▸ **Stated goal 1**:
Transcribe the entries below verbatim, starting at the line containing "How far away from" and continuing through the last line of the entries, both ends included.

▸ **Text block**:
(begin)

Anne of Avonlea is a film made for television 6-part miniseries, developed in the United Kingdom by the BBC as a sequel to its 1972 Anne of Green Gables miniseries. It is based on Anne of Avonlea (1909) and Anne of the Island (1915), both sequels to the 1908 novel Anne of Green Gables by Lucy Maud Montgomery. This British version was directed by Joan Craft, with Kim Braden in the role of Anne. Both had previously worked on the 1972 adaptation of the preceding novel.

Cast
 Kim Braden as Anne Shirley
 Barbara Hamilton as Marilla Cuthbert
 Madge Ryan as Rachel Lynde

Plot
Anne begins a new job as a teacher at the local school. While working there, she continues to pursue her dream of becoming a published writer by winning a baking soda company's essay contest; fends off several suitors; and returns to Green Gables whenever she can to visit her adoptive mother, Marilla.

(end)

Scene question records

(begin)

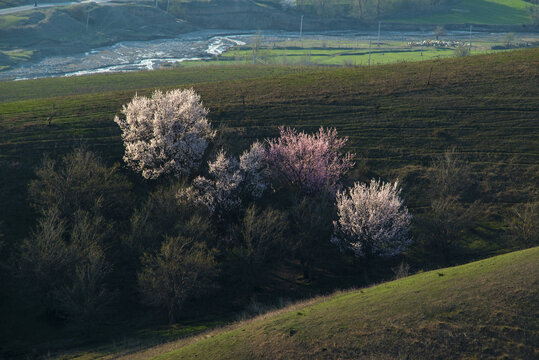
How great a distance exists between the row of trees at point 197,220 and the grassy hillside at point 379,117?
145 inches

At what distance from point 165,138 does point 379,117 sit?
1261 inches

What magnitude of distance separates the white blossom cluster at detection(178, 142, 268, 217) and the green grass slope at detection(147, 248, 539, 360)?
18.8m

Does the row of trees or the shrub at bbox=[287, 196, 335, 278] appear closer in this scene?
the row of trees

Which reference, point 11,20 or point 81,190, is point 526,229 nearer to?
point 81,190

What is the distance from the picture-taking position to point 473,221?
5159cm

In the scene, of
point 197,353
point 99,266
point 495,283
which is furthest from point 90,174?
point 495,283

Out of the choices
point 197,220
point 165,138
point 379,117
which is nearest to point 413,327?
point 197,220

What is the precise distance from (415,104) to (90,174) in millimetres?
47879

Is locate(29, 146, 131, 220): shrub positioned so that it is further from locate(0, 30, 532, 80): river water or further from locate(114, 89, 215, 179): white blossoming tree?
locate(0, 30, 532, 80): river water

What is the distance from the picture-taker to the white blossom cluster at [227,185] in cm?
4950

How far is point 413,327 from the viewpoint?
27734 mm

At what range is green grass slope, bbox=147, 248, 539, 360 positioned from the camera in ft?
86.0

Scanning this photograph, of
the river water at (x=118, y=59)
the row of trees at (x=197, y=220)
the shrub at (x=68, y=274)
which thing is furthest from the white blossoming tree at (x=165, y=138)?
the river water at (x=118, y=59)

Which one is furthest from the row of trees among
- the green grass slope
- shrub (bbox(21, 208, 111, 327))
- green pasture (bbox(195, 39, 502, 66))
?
green pasture (bbox(195, 39, 502, 66))
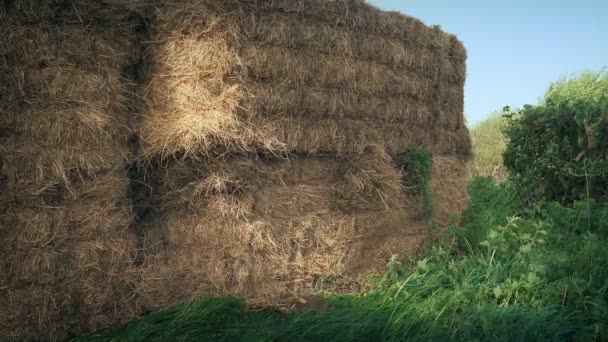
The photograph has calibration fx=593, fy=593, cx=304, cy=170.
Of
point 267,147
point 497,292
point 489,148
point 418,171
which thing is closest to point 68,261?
point 267,147

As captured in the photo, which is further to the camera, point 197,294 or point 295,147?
point 295,147

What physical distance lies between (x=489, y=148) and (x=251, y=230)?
17496 millimetres

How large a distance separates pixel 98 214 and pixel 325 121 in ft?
7.66

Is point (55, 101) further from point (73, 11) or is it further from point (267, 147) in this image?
point (267, 147)

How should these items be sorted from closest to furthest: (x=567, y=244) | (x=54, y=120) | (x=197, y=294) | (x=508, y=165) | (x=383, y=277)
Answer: (x=54, y=120) < (x=197, y=294) < (x=383, y=277) < (x=567, y=244) < (x=508, y=165)

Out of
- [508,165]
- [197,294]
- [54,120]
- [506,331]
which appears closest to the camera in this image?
[506,331]

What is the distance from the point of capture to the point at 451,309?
4938 mm

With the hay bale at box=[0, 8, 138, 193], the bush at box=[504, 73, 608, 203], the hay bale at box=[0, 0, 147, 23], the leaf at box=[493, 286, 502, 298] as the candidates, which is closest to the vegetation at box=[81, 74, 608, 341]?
the leaf at box=[493, 286, 502, 298]

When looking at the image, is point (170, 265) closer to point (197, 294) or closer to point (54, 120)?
point (197, 294)

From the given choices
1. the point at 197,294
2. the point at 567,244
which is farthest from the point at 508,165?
the point at 197,294

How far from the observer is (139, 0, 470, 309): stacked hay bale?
5258 mm

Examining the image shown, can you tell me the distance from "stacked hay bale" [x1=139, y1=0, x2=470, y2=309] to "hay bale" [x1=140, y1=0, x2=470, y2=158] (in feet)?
0.04

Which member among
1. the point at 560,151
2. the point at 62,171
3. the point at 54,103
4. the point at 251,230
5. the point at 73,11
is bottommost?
the point at 251,230

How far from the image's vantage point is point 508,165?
1069cm
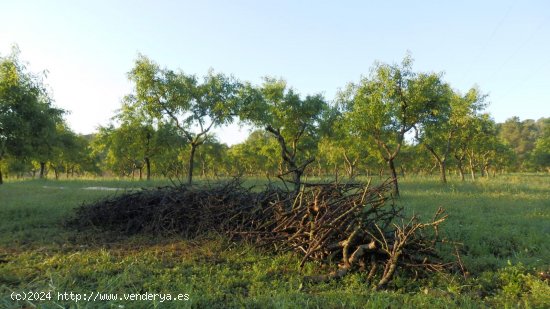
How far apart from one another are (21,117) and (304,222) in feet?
32.5

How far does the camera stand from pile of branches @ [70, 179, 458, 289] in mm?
5430

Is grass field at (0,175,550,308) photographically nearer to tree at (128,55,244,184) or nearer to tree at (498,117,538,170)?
tree at (128,55,244,184)

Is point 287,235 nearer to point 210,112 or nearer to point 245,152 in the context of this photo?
point 210,112

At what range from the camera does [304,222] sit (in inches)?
257

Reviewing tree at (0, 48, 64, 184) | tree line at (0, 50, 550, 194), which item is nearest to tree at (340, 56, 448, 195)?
tree line at (0, 50, 550, 194)

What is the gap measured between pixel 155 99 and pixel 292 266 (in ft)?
73.6

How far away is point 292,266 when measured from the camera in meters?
5.84

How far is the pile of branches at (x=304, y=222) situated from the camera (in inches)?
214

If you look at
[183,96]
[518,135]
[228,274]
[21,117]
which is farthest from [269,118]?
[518,135]

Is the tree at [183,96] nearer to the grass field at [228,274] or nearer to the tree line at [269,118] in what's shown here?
the tree line at [269,118]

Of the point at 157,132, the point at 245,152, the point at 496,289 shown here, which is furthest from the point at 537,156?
the point at 496,289

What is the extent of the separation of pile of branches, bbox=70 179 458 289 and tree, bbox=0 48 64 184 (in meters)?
3.25

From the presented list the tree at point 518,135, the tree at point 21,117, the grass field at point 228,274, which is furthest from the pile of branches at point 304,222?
the tree at point 518,135

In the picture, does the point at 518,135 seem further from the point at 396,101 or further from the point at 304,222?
the point at 304,222
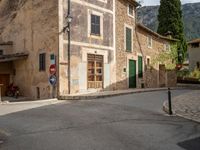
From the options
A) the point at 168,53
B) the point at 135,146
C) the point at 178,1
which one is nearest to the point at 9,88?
Result: the point at 135,146

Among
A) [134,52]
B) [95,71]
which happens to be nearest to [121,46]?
[134,52]

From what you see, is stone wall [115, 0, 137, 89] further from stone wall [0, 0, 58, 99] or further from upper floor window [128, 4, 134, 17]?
stone wall [0, 0, 58, 99]

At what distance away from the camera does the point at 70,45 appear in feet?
59.0

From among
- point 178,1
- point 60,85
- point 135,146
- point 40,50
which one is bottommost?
point 135,146

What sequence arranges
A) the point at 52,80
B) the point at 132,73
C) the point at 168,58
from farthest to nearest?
the point at 168,58 → the point at 132,73 → the point at 52,80

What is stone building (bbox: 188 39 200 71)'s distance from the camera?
44000 millimetres

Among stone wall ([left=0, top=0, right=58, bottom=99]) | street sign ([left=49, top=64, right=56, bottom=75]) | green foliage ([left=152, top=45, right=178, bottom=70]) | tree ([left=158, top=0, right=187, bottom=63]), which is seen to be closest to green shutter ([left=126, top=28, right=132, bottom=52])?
green foliage ([left=152, top=45, right=178, bottom=70])

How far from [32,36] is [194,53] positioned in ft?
103

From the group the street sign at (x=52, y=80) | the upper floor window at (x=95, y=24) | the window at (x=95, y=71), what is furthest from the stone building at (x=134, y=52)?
the street sign at (x=52, y=80)

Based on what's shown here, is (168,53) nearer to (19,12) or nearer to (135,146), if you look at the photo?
(19,12)

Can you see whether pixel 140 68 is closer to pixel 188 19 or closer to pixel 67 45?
pixel 67 45

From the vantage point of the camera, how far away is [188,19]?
332ft

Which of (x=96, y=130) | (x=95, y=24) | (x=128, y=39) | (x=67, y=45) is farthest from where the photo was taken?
(x=128, y=39)

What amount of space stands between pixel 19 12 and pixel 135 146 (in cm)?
1773
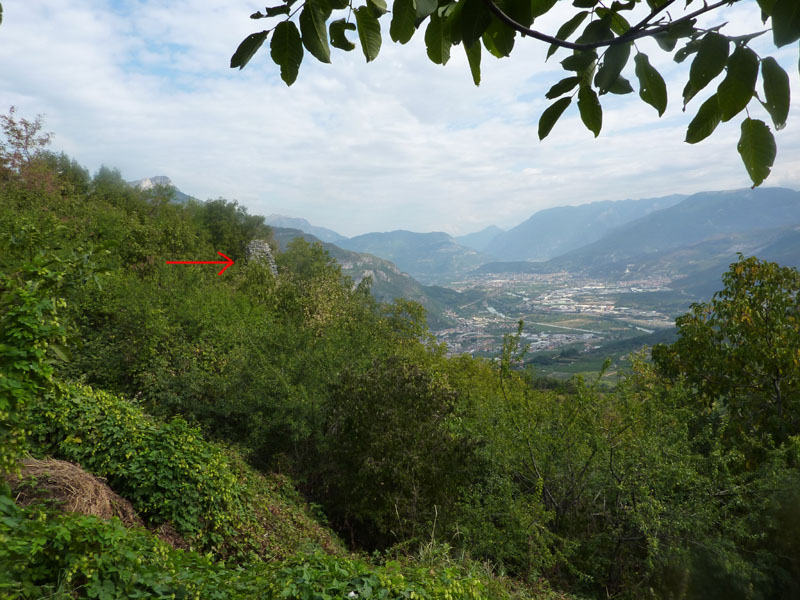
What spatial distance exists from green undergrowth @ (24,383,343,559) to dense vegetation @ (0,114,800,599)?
0.11 ft

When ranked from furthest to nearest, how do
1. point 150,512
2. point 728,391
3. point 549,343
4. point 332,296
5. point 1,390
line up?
point 549,343, point 332,296, point 728,391, point 150,512, point 1,390

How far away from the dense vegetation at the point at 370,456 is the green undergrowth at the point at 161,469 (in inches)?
1.3

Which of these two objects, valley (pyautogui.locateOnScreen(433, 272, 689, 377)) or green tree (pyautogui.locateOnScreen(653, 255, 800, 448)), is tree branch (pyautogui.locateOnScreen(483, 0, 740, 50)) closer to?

(end)

▸ **Stated goal 2**:
Restate word for word the passage of the miniseries text from "Anne of Avonlea is" to "the preceding novel.".

▸ **Exercise response 1**:
How far away from the dense vegetation at the point at 370,456 is the green undergrowth at the point at 161,469 (in inches)?
1.3

Which of these two objects, valley (pyautogui.locateOnScreen(433, 272, 689, 377)) or green tree (pyautogui.locateOnScreen(653, 255, 800, 448)), is tree branch (pyautogui.locateOnScreen(483, 0, 740, 50)) closer to?

▸ **Exercise response 2**:
Anne of Avonlea is a film made for television 6-part miniseries, developed in the United Kingdom by the BBC as a sequel to its 1972 Anne of Green Gables miniseries. It is based on Anne of Avonlea (1909) and Anne of the Island (1915), both sequels to the 1908 novel Anne of Green Gables by Lucy Maud Montgomery. This British version was directed by Joan Craft, with Kim Braden in the role of Anne. Both had previously worked on the 1972 adaptation of the preceding novel.